Tyler Radke: Okay. Great. And Blake maybe a question for you on free cash flow. So very, very strong here in the quarter relative to consensus expectations. How should we be thinking about just free cash flow for the full year, was there any onetime items in that number? And as you think about next year, what seems to be kind of an increased operational discipline, should we be thinking about free cash flow margins expanding kind of consistently with operating margin expansion. Just anyway to think about that medium-term framework. Thank you.

Blake Grayson: Sure. So, yes, really happy with the $240 million cash flow that was generated this quarter. It’s a combination of just ongoing strong operating results. But we also did have some working capital improvements that impacted that number. When you look at the cash flow statement, you’re going to see there the changes in operating assets and liabilities, and we’ve really had a strong improvement on the collection side on an AR. And so that’s great. And so that it drives it. And then I said this in the prepared remarks, comparing to prior year can be a little tricky because of the ERP transition that happened prior year. So we had a more muted free cash flow generation number. But regardless of that, really excited about the free cash flow we got.

Now to your question on the yield, it was really strong. It was 34%. And while I’m a big fan of the working capital tailwind and I’m really proud of the team for the discipline and the improvements there, that can be something that’s challenging, right, to pile onto every year going forward. There’s always some good working capital improvements you can make. But I think that if you think about this business in the long-term, it’s probably fair to assume that your free cash flow yield trends a lot closer to your operating margin yield. So as long as you make operating margin improvements, you should be able to capture most of that right down to the free cash flow line. But then also in this business, the beauty of this business from a free cash flow perspective is that if you can drive operating margin improvement and you can drive reaccelerated billings growth because of the way our working capital works, your free cash flow generation can really accelerate.

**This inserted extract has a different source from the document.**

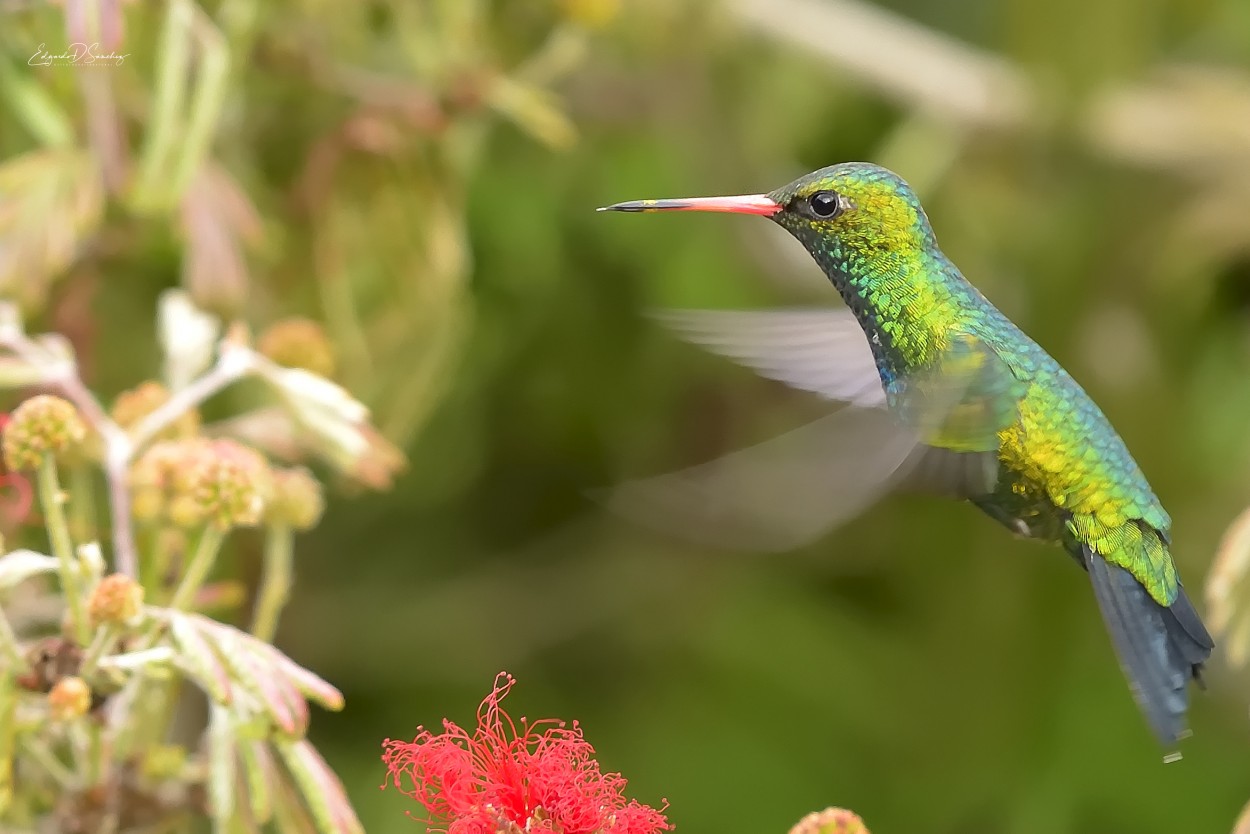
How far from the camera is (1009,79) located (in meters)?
1.60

And so like this is a much longer-term period that I’m talking about, but it is the power of this model, which is super exciting. And so I do think, though, like, I mean I think in the span of time, you would think free cash flow yield should trend closer to your operating margin deal that we’ve been. We’ve done better than that and free cash flow pretty significantly better than that in free cash flow this quarter, but it’s mostly on the back of those working capital improvements or not mostly, but a large chunk of it. And so you have to be cautious about assuming that you’re going to expand on those every quarter.

Tyler Radke: Great. Thank you.

Operator: Thank you. Our next question is from Karl Keirstead from UBS. Please proceed with your question.

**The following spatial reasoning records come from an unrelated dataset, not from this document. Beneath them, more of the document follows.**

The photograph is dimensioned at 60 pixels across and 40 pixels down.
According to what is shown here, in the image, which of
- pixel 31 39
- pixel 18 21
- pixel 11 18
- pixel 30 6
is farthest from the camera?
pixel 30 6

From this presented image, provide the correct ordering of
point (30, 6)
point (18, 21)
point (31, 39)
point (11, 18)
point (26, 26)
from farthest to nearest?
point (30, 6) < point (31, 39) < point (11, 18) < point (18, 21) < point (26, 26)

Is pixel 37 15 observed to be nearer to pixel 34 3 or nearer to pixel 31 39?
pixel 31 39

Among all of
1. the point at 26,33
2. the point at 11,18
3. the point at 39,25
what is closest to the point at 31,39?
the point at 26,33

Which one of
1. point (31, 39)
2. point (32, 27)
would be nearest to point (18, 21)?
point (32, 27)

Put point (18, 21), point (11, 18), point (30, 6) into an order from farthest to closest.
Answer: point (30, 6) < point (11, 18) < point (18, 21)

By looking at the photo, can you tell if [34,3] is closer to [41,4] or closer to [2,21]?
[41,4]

Karl Keirstead: Okay. Great. I’d love to go back to the comment when you were describing the puts and takes on the vertical side when you mentioned that FINS felt a little bit more pressured or impacted. Just curious, was that a comment about the more rate sensitive mortgage-related transactions or was that a broader comment on FINS. And I’m wondering if your fourth quarter guidance reflects any anticipation of the FINS vertical stabilizing? Thank you.

Allan Thygesen: Yes. I’ll just start, and Blake, you can add. Look, I think in terms of the mix impact of financial services, I think, that’s mostly behind us, but we have experienced that over the last several years, both on the mortgage side and financial services industry. And we saw some in the smaller banks, for example, that IT spend froze with all the turmoil in the spring, some of the very largest banks have also had particularly aggressive cost management efforts. I’d say, overall, we’ve seen some modest recovery. It’s still growing a little slower than the business overall, but trending better. And we’ll see what happens with interest rates. Our current forecast assumes that macro conditions continue as they are. I recognize there’s optimism they may get better. We’d love that, but we don’t want to move that in our guidance.

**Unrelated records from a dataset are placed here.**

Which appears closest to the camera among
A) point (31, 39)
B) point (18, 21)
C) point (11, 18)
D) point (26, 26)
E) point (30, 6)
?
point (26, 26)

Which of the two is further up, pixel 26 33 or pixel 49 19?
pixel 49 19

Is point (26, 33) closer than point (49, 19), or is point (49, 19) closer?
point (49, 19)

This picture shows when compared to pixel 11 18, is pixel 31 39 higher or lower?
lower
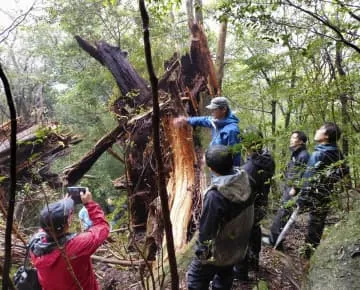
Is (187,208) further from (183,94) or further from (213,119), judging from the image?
(183,94)

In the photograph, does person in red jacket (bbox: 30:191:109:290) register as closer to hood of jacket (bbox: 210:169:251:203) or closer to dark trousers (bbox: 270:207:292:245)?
hood of jacket (bbox: 210:169:251:203)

Blake Grayson: Yes. Just to follow up. My general philosophy is I don’t make macro forecast as a team because just like I think we joked about it earlier on the call, it’s a hard business to get into. And so we forecast what we see. And so if things were to change one way or the other, we would then have to — we’d speak to that variance.

Karl Keirstead: Great. Thank you.

Operator: Thank you. Our next question is from Patrick Walravens with JMP Securities. Please proceed with your questions.

Patrick Walravens: Great and thank you. Congratulations on the business turning here. It’s great to see. So Allan how is DocuSign’s relationship these days with Salesforce? Historically, I know it’s been really strong. The reason I ask is during Dreamforce. This year, they had a session on Salesforce contracts, and they sort of laid out the road map for Salesforce contracts where they have AI functionality coming in the spring and then obligation management in the summer and then red lining the year after that. So I’m just wondering how are things with Salesforce?